[Stored entries]
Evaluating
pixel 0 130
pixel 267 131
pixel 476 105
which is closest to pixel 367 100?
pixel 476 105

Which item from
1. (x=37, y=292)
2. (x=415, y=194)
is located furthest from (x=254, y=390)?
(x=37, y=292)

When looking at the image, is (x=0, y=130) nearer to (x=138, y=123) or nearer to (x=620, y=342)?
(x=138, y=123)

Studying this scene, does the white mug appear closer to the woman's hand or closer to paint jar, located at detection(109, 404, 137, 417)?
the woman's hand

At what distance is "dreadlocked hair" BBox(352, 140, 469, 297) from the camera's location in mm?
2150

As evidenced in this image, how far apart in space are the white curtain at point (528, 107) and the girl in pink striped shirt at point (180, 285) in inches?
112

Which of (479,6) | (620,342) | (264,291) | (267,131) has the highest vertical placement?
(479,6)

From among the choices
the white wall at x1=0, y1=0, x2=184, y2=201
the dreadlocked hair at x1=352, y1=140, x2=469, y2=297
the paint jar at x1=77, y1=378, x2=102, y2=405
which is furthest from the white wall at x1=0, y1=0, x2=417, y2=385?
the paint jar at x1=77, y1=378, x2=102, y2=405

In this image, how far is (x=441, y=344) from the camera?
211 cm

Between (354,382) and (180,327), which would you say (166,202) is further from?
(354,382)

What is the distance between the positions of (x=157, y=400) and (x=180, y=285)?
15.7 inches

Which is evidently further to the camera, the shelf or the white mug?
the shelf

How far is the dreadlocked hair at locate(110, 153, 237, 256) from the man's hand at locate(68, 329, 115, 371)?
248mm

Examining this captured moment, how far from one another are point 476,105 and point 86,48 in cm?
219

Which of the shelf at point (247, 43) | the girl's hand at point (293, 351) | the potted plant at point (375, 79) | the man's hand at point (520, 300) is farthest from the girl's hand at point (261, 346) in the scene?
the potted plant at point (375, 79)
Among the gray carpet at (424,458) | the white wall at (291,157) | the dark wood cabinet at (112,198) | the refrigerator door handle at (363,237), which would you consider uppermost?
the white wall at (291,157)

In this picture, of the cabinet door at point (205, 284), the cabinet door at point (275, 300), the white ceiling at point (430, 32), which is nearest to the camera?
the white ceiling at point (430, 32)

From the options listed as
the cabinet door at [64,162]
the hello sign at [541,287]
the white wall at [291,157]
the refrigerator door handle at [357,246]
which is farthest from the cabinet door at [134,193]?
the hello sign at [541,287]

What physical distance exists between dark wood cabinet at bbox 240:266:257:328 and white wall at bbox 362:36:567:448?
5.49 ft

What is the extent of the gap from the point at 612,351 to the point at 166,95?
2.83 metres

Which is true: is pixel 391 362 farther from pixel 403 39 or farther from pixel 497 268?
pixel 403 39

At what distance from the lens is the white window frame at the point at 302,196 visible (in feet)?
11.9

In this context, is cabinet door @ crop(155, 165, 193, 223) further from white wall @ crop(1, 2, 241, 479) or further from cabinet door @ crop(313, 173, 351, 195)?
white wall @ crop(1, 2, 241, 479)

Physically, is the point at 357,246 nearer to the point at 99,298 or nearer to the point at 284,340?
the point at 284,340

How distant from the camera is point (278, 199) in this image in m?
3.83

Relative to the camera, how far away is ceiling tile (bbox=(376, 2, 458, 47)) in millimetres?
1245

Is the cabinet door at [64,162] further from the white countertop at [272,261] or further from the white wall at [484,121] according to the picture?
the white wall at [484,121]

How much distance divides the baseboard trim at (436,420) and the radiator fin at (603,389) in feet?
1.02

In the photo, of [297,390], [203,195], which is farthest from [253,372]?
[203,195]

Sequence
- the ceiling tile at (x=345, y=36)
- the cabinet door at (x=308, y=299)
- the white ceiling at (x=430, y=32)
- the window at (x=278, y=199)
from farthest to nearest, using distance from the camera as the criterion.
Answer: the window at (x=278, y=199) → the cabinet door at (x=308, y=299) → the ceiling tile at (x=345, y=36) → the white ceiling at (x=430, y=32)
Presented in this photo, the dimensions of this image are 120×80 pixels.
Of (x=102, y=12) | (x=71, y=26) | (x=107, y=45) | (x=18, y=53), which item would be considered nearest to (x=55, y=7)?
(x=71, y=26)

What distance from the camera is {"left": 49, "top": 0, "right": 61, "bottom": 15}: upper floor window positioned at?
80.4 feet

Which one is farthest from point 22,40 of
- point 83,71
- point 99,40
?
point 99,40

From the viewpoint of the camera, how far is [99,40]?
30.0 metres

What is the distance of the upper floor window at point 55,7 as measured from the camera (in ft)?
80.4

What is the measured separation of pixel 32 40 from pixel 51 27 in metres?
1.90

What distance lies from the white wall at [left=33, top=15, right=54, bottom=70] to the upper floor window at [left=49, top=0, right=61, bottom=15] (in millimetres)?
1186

§ **Job**: Substitute "coffee cup" for every occurrence of "white mug" throughout all of the lines above, and reproduce the lines with everything else unchanged.

§ **Correct result**:
Evaluating
pixel 0 130
pixel 267 131
pixel 476 105
which is closest to pixel 367 100?
pixel 476 105

Which item from
1. (x=37, y=292)
2. (x=415, y=194)
is located furthest from (x=254, y=390)?
(x=37, y=292)

When looking at the image, is (x=0, y=130) nearer to (x=138, y=123) or nearer to (x=620, y=342)?
(x=138, y=123)

Studying this scene, does the coffee cup appear closer to the woman's hand or closer to paint jar, located at detection(109, 404, 137, 417)?
the woman's hand

At what distance is "dreadlocked hair" BBox(352, 140, 469, 297) from the camera's location in mm?
2150

As evidenced in this image, how far apart in space are the white curtain at point (528, 107) and the girl in pink striped shirt at point (180, 285) in inches?
112

Which of (479,6) | (620,342) | (264,291) | (267,131) has the highest vertical placement?
(479,6)

From among the choices
the white wall at x1=0, y1=0, x2=184, y2=201
the dreadlocked hair at x1=352, y1=140, x2=469, y2=297
the paint jar at x1=77, y1=378, x2=102, y2=405
which is furthest from the white wall at x1=0, y1=0, x2=417, y2=385?
the paint jar at x1=77, y1=378, x2=102, y2=405

In this image, how far is (x=441, y=344) from the camera?
211 cm

Between (354,382) and (180,327), which would you say (166,202) is further from?
(354,382)

What is the distance between the positions of (x=157, y=400) and (x=180, y=285)?
15.7 inches

Which is evidently further to the camera, the shelf or the coffee cup?
the shelf

How far is the dreadlocked hair at locate(110, 153, 237, 256) from the man's hand at locate(68, 329, 115, 371)?
248mm

Examining this captured moment, how far from one another are point 476,105 and point 86,48 in cm?
219

Which of the shelf at point (247, 43) | the girl's hand at point (293, 351) | the potted plant at point (375, 79) | the man's hand at point (520, 300) is farthest from the girl's hand at point (261, 346) in the scene?
the potted plant at point (375, 79)
Among the gray carpet at (424,458) | the white wall at (291,157) | the dark wood cabinet at (112,198) | the refrigerator door handle at (363,237), which would you consider uppermost?
the white wall at (291,157)

In this picture, of the cabinet door at point (205, 284), the cabinet door at point (275, 300), the white ceiling at point (430, 32), which is nearest to the camera?
the white ceiling at point (430, 32)

From the options listed as
the cabinet door at [64,162]
the hello sign at [541,287]
the white wall at [291,157]
the refrigerator door handle at [357,246]
which is farthest from the cabinet door at [134,193]?
the hello sign at [541,287]

What physical distance exists between dark wood cabinet at bbox 240:266:257:328 and white wall at bbox 362:36:567:448?
5.49 ft

What is the extent of the gap from the point at 612,351 to the point at 166,95?
2.83 metres

Which is true: is pixel 391 362 farther from pixel 403 39 or farther from pixel 497 268?
pixel 403 39

At what distance from the lens is the white window frame at the point at 302,196 visible (in feet)?
11.9

In this context, is cabinet door @ crop(155, 165, 193, 223) further from white wall @ crop(1, 2, 241, 479) or further from cabinet door @ crop(313, 173, 351, 195)?
white wall @ crop(1, 2, 241, 479)

Physically, is the point at 357,246 nearer to the point at 99,298 or nearer to the point at 284,340?
the point at 284,340

How distant from the camera is point (278, 199) in this image in m?
3.83

Relative to the camera, how far away is ceiling tile (bbox=(376, 2, 458, 47)) in millimetres?
1245

Is the cabinet door at [64,162] further from the white countertop at [272,261] or further from the white wall at [484,121] according to the picture?
the white wall at [484,121]

How much distance divides the baseboard trim at (436,420) and the radiator fin at (603,389) in feet?
1.02

In the photo, of [297,390], [203,195], which is farthest from [253,372]?
[203,195]

Sequence
- the ceiling tile at (x=345, y=36)
- the cabinet door at (x=308, y=299)
- the white ceiling at (x=430, y=32)
- the window at (x=278, y=199)
from farthest to nearest, using distance from the camera as the criterion.
Answer: the window at (x=278, y=199) → the cabinet door at (x=308, y=299) → the ceiling tile at (x=345, y=36) → the white ceiling at (x=430, y=32)
Presented in this photo, the dimensions of this image are 120×80 pixels.
Of (x=102, y=12) | (x=71, y=26) | (x=107, y=45) | (x=18, y=53), which item would be considered nearest to (x=55, y=7)?
(x=71, y=26)

What distance from the camera is {"left": 49, "top": 0, "right": 61, "bottom": 15}: upper floor window positioned at?
80.4 feet

Which one is farthest from point 22,40 of
- point 83,71
- point 99,40
?
point 99,40

From the viewpoint of the camera, how far is [99,40]?
30.0 metres

What is the distance of the upper floor window at point 55,7 as measured from the camera (in ft)?
80.4

What is the measured separation of pixel 32 40 from pixel 51 27 in metres?
1.90

What distance lies from the white wall at [left=33, top=15, right=54, bottom=70] to the upper floor window at [left=49, top=0, right=61, bottom=15] (in millimetres)?
1186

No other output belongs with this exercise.